The flatlands are dry and crunch beneath her as she races past hollowed, lifeless trees like contorted, leering skeletons hiding in the shadows.
He fetches a cold beer, and Maggie offers him an oiled, bronzed leg to stroke while she promises Lizzie that she will ring her in the morning. He teases the arches of his wife’s feet, taking in the delicious fusion of bergamot and salt and freshly laundered cotton. She yields to him and kisses his fingers one by one, savouring and licking at the Band-Aid on his left index finger in mock devotion. Her towel falls away.

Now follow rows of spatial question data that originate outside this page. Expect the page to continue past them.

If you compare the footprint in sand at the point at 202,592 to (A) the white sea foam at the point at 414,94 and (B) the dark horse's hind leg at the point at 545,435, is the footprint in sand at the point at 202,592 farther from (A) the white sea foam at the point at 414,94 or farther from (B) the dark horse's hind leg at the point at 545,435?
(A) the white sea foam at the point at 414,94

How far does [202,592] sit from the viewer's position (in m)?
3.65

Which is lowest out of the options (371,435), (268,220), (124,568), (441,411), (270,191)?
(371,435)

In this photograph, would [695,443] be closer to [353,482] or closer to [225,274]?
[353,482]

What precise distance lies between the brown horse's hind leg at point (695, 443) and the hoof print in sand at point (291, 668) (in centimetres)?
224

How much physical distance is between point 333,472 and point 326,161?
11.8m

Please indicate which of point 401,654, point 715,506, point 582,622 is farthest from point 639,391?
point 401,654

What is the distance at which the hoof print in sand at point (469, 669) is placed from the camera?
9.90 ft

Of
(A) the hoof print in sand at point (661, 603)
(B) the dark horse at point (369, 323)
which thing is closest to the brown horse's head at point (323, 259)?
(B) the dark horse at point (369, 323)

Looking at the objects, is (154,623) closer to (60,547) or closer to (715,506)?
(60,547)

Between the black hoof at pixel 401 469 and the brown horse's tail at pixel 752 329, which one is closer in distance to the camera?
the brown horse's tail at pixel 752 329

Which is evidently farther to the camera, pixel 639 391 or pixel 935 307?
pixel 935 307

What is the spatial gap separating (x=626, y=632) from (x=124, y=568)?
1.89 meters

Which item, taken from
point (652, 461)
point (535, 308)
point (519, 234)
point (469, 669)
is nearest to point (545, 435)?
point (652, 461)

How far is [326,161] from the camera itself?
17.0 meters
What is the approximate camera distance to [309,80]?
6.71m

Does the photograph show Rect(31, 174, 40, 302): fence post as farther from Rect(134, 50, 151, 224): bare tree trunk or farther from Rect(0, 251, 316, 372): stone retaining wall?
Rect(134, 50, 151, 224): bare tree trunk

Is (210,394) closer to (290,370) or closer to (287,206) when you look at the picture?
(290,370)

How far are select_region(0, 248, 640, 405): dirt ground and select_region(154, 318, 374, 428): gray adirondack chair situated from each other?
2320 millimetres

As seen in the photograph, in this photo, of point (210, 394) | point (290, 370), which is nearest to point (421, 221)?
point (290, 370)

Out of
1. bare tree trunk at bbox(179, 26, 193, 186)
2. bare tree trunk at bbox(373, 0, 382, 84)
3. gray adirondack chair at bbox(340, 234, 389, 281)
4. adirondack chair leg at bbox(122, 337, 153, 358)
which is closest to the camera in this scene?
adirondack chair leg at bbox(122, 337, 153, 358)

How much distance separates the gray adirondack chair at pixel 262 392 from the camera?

Traversing the deserted streets, her pace is steady and she takes the corner of Johnson Street, sprinting towards a familiar strip of shops. The home stretch is in sight and the milk bar is still open. Once past the Thai restaurant, she slows her speed. Behind the restaurant is an alleyway leading to a small, concreted area flanked on either side by two-trompe l’oeils. With a sense of achievement and relief, she leans against the brick wall to catch her breath. This has been her first run in almost eight months, she has managed a good time and without soreness; she feels enlivened. Above her a black mother cat with amber eyes, slinks surefooted along the wall. The smell of decaying garbage hangs in the warm air. Eight pairs of soft, full brown teats jiggle from the belly of the cat, and a perfect triangle is missing from her left ear. In an admirable display of measurement, the animal gauges her distance before leaping down onto the bulging contents of the bins. Keira steps towards the wall to examine the mural. It is a new amateur artwork depicting grief. A stone slab bears the lifeless body of a young girl. Her sobbing mother bathes her daughter. Keira touches the girl’s hollowed, ashen face. A freshly painted, tangerine, graffiti tag appears as a crude gash, obliterating the dead girl’s bloodless lips.
The light fades and her phone beeps, she loosens the band around her upper arm to view her phone screen.
Terror seeps into her bones, and all temporal reality of being and any promise of hope is eclipsed as she tries to suck air into her lungs. It takes a few moments for her to absorb and assimilate the horrific image that has been sent to her on her phone. Her attacker, who had sliced a cleft into the back of her neck, exposing raw, gelatinous flesh and pearly glistening vertebrae, has never been caught. A rictus of pain brings a surge of bile, flooding her mouth. She heaves. Her bare legs are streaked green as she convulses from her own stench. Darkness descends with the heft and weight of violent memories. The cat, nonchalant, takes her spoils and pads into the silence.
Maggie sprawls, luxuriously dissolved and spent, Richard remains motionless, a moist sweetness on his lips. He rolls over twice in slow deliberate movements, taking care not to disturb his wife, and slips from the room, nudging the door to a soft close.
Her apartment is ominous in its openness and illumination. He stands at the window in the dark, she paces about, primitively clinging to what looks like a soft toy.
Diffident, Richard opens his laptop and scrolls down until he locates the file titled, Maim. A smile spreads across his face at the sight of the tangerine stain on the plaster of his left index finger.